▸ WHAT YOU WILL DO
Each record below should be output verbatim, without pictures.

━━━

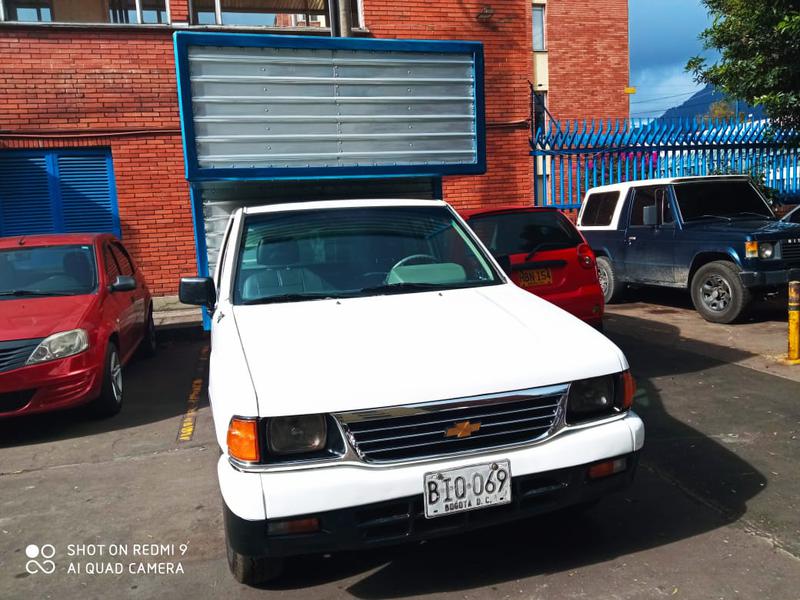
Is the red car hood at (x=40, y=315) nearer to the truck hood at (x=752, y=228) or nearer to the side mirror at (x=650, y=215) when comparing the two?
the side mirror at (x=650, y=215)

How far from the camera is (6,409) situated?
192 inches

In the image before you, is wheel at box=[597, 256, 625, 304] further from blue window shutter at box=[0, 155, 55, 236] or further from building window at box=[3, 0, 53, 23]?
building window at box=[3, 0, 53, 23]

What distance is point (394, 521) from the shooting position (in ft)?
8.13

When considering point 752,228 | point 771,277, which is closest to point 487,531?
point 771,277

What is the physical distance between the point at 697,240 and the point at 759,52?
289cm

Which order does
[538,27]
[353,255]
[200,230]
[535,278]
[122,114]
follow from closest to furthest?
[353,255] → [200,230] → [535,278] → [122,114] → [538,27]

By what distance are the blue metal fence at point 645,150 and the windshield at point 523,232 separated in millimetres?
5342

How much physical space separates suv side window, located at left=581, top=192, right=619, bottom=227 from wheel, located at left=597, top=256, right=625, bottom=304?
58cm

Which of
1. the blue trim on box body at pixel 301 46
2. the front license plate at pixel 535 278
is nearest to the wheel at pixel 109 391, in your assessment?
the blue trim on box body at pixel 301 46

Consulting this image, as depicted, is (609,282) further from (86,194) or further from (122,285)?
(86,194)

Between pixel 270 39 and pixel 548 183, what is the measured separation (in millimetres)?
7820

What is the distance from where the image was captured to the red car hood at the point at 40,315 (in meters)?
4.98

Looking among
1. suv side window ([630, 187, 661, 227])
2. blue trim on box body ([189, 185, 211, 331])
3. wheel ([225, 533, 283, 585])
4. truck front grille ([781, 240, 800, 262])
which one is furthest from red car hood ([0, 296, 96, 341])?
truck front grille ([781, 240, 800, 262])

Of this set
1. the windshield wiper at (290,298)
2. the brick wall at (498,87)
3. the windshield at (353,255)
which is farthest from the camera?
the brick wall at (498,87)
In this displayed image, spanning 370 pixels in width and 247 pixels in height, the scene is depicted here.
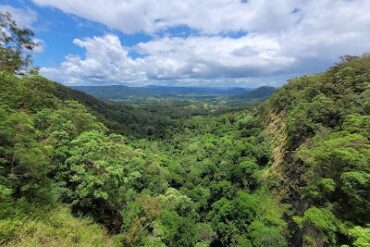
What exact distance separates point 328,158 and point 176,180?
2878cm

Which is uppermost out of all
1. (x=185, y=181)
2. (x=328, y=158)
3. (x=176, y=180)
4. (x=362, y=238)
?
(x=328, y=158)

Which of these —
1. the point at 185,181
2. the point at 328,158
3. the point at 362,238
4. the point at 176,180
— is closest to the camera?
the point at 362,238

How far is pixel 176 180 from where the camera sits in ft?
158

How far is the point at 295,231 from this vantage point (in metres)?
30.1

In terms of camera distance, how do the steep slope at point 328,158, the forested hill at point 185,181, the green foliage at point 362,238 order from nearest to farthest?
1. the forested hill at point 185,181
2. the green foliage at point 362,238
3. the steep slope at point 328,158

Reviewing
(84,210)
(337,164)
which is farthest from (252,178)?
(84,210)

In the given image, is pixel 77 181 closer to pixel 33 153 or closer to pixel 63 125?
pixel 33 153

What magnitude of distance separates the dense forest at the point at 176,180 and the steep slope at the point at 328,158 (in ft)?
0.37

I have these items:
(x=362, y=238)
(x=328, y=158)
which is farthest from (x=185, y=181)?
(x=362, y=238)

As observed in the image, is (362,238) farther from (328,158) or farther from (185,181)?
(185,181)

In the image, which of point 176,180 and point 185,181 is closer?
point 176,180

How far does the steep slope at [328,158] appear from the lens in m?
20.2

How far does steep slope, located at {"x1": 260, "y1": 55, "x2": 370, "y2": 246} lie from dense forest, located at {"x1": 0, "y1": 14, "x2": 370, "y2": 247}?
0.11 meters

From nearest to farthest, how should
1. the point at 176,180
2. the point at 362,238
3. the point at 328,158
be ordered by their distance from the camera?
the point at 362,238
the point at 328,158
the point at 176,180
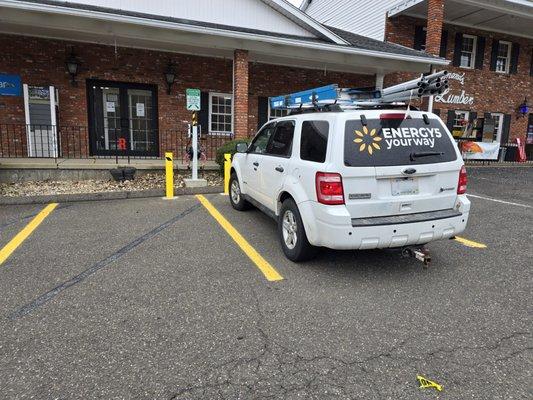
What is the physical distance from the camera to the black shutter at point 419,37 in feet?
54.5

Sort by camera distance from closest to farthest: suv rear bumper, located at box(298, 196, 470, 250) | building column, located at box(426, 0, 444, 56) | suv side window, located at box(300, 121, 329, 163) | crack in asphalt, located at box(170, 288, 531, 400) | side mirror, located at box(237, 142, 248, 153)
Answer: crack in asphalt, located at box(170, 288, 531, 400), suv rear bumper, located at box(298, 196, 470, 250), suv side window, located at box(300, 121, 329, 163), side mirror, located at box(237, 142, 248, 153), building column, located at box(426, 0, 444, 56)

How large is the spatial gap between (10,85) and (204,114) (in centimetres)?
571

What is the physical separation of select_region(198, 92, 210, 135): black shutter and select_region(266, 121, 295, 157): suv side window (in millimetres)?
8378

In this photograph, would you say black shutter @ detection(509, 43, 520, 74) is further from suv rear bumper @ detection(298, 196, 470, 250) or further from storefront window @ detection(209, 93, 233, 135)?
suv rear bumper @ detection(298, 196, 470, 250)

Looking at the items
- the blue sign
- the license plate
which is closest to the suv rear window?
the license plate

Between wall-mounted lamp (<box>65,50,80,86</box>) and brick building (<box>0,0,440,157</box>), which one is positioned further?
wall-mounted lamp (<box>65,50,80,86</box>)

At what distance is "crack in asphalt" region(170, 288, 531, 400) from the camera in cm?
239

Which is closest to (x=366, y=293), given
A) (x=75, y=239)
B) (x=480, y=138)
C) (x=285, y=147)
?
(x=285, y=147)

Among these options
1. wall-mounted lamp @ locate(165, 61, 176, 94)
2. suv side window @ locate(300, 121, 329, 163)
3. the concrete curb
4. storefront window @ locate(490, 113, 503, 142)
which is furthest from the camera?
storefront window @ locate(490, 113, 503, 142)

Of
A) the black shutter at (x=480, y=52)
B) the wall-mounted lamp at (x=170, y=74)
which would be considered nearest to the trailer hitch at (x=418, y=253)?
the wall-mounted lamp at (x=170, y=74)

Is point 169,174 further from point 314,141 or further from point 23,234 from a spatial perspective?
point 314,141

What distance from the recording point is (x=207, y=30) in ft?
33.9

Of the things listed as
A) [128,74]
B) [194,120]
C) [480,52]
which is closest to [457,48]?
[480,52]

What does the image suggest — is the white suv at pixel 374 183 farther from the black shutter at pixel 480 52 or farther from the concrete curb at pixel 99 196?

━━━

▸ EXERCISE RESPONSE
Is the red car hood at (x=40, y=315) nearer to the truck hood at (x=752, y=228) or nearer to the side mirror at (x=650, y=215) when comparing the two?
the side mirror at (x=650, y=215)

How far from the camera is (6,409) situated?
192 inches

In the image before you, is wheel at box=[597, 256, 625, 304] further from blue window shutter at box=[0, 155, 55, 236] or further from building window at box=[3, 0, 53, 23]?
building window at box=[3, 0, 53, 23]

What distance is point (394, 521) from the shooting position (in ft)?
8.13

When considering point 752,228 | point 771,277, which is closest to point 487,531?
point 771,277

What is the physical distance between the point at 697,240 and the point at 759,52?
289cm

Which order does
[538,27]
[353,255]
[200,230]
[535,278]
[122,114]
follow from closest to furthest?
[353,255] → [200,230] → [535,278] → [122,114] → [538,27]

By what distance are the blue metal fence at point 645,150 and the windshield at point 523,232 separated in millimetres?
5342

How much physical space separates suv side window, located at left=581, top=192, right=619, bottom=227 from wheel, located at left=597, top=256, right=625, bottom=304?
58cm

Which of
1. the blue trim on box body at pixel 301 46
2. the front license plate at pixel 535 278
is nearest to the wheel at pixel 109 391, in your assessment?
the blue trim on box body at pixel 301 46

Consulting this image, as depicted, is (609,282) further from (86,194) or further from (122,285)?
(86,194)

Between pixel 270 39 and pixel 548 183, what is the measured separation (in millimetres)?
7820

What is the distance from where the image was captured to the red car hood at the point at 40,315 (in meters)?
4.98

Looking among
1. suv side window ([630, 187, 661, 227])
2. blue trim on box body ([189, 185, 211, 331])
3. wheel ([225, 533, 283, 585])
4. truck front grille ([781, 240, 800, 262])
which one is furthest from red car hood ([0, 296, 96, 341])?
truck front grille ([781, 240, 800, 262])

Of this set
1. the windshield wiper at (290,298)
2. the brick wall at (498,87)
3. the windshield at (353,255)
which is farthest from the camera?
the brick wall at (498,87)
In this displayed image, spanning 370 pixels in width and 247 pixels in height, the scene is depicted here.
What exact distance separates point 328,158 and point 176,180?
2878cm

Which is uppermost out of all
1. (x=185, y=181)
2. (x=328, y=158)
3. (x=176, y=180)
4. (x=362, y=238)
?
(x=328, y=158)

Which of these —
1. the point at 185,181
2. the point at 328,158
3. the point at 362,238
4. the point at 176,180
— is closest to the camera?
the point at 362,238

How far is pixel 176 180 from where the camera sits in ft?
158

How far is the point at 295,231 from this vantage point (in metres)?
30.1

In terms of camera distance, how do the steep slope at point 328,158, the forested hill at point 185,181, the green foliage at point 362,238 order from nearest to farthest?
1. the forested hill at point 185,181
2. the green foliage at point 362,238
3. the steep slope at point 328,158

Reviewing
(84,210)
(337,164)
which is farthest from (252,178)?
(84,210)

In the given image, is pixel 77 181 closer to pixel 33 153 or closer to pixel 63 125?
pixel 33 153

What magnitude of distance separates the dense forest at the point at 176,180 and the steep slope at the point at 328,158 (in ft)?
0.37

I have these items:
(x=362, y=238)
(x=328, y=158)
which is farthest from (x=185, y=181)?
(x=362, y=238)

As observed in the image, is (362,238) farther from (328,158) or farther from (185,181)?
(185,181)

In the image, which of point 176,180 and point 185,181 is closer?
point 176,180

How far does the steep slope at [328,158] appear from the lens in m?
20.2

How far does steep slope, located at {"x1": 260, "y1": 55, "x2": 370, "y2": 246} lie from dense forest, located at {"x1": 0, "y1": 14, "x2": 370, "y2": 247}?
0.11 meters

From nearest to farthest, how should
1. the point at 176,180
2. the point at 362,238
3. the point at 328,158
be ordered by their distance from the camera?
the point at 362,238
the point at 328,158
the point at 176,180
What is the physical distance from the camera to the black shutter at point 419,37 in feet?
54.5

Sort by camera distance from closest to farthest: suv rear bumper, located at box(298, 196, 470, 250) | building column, located at box(426, 0, 444, 56) | suv side window, located at box(300, 121, 329, 163) | crack in asphalt, located at box(170, 288, 531, 400) | side mirror, located at box(237, 142, 248, 153)
Answer: crack in asphalt, located at box(170, 288, 531, 400), suv rear bumper, located at box(298, 196, 470, 250), suv side window, located at box(300, 121, 329, 163), side mirror, located at box(237, 142, 248, 153), building column, located at box(426, 0, 444, 56)

How large is the spatial gap between (10,85) and (204,114) (in centimetres)?
571

What is the physical separation of select_region(198, 92, 210, 135): black shutter and select_region(266, 121, 295, 157): suv side window (in millimetres)?
8378

In this photograph, would you say black shutter @ detection(509, 43, 520, 74) is further from suv rear bumper @ detection(298, 196, 470, 250) or further from storefront window @ detection(209, 93, 233, 135)?
suv rear bumper @ detection(298, 196, 470, 250)

Looking at the items
- the blue sign
- the license plate
which is closest to the suv rear window?
the license plate

Between wall-mounted lamp (<box>65,50,80,86</box>) and brick building (<box>0,0,440,157</box>), which one is positioned further?
wall-mounted lamp (<box>65,50,80,86</box>)

At what distance is "crack in asphalt" region(170, 288, 531, 400) from the camera in cm?
239

Which is closest to (x=366, y=293), given
A) (x=75, y=239)
B) (x=480, y=138)
C) (x=285, y=147)
?
(x=285, y=147)

Among these options
1. wall-mounted lamp @ locate(165, 61, 176, 94)
2. suv side window @ locate(300, 121, 329, 163)
3. the concrete curb
4. storefront window @ locate(490, 113, 503, 142)
which is furthest from the camera?
storefront window @ locate(490, 113, 503, 142)

Of
A) the black shutter at (x=480, y=52)
B) the wall-mounted lamp at (x=170, y=74)
which would be considered nearest to the trailer hitch at (x=418, y=253)?
the wall-mounted lamp at (x=170, y=74)

Is point 169,174 further from point 314,141 or further from point 23,234 from a spatial perspective?
point 314,141

What distance from the recording point is (x=207, y=30) in ft?
33.9

Of the things listed as
A) [128,74]
B) [194,120]
C) [480,52]
which is closest to [457,48]?
[480,52]

What does the image suggest — is the white suv at pixel 374 183 farther from the black shutter at pixel 480 52 or farther from the concrete curb at pixel 99 196?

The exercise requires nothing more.